だが、ある男…“風間 千景”は、鬼の中でも要注意人物の名に上げられる一人。
——風間は、血の濃い鬼の一族の血を引く者。そして、風間家の頭領。
俺の探している一族を、利用しようとしている…と、姫様は言っていた。
なので俺は、使命を第一に優先し、その一族を探し続けたが…
『まさか、な…』
俺の探している一族、“雪村家”に代々伝わる二本の名刀——今、目にしたのは小太刀だったが…
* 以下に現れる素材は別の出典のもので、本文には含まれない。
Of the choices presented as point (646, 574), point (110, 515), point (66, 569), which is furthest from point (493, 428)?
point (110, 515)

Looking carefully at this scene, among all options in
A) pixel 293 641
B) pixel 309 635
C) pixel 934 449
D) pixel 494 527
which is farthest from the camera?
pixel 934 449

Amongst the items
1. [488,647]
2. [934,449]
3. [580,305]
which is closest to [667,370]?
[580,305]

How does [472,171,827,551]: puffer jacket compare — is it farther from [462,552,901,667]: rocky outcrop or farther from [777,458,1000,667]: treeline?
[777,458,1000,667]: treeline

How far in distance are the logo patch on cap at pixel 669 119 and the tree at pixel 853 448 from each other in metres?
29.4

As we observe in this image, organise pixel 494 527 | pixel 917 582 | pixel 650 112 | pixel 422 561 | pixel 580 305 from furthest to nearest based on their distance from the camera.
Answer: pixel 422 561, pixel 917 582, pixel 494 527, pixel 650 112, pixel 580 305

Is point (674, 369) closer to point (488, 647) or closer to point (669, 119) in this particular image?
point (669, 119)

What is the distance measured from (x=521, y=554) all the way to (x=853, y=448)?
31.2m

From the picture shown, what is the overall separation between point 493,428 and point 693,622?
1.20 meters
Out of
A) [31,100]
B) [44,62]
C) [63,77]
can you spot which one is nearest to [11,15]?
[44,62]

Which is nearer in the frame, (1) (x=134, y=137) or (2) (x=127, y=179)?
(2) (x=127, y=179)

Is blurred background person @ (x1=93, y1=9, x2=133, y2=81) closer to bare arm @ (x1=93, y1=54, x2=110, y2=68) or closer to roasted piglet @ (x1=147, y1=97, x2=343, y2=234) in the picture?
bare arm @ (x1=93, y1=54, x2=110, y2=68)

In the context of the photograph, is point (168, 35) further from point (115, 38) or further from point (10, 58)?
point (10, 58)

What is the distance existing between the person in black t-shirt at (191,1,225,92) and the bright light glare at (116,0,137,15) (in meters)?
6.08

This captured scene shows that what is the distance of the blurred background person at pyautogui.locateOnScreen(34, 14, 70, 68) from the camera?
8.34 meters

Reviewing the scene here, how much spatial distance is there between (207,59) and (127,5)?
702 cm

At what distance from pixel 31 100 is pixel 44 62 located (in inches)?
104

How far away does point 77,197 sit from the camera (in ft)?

あれは間違いなく雪村家の刀だ。つまりあの子が…雪村家の生き残りなのかもしれないという事————
「ぎ…ぎゃあああああああああああああああ!!」
と、その時突如そんな悲鳴が街に轟いた。それは、俺の目の前で起こった出来事だった。
新選組の羽織を纏う者を、新選組の羽織を纏う者が襲っていた。
「ひひひ…ひゃはははははッ!!」
狂った声、血の様に赤い瞳、そして、鬼の様に白い髪————
『新選組の“赤眼”の奴等か…』
俺はそれを見て、ポツリと呟いた。
やっかいな奴に会ってしまったもんだな——と、俺は嘆くが、俺の瞳は好戦的に光った。
が、その時だ…
ガタッ———バタン!
何かの、倒れる音がした。
俺と“赤眼”の奴等が振り返るとそこには、“あの小太刀”を持った子が、
恐ろしい物を見るかの様な瞳をしながら、そこに佇んでいた。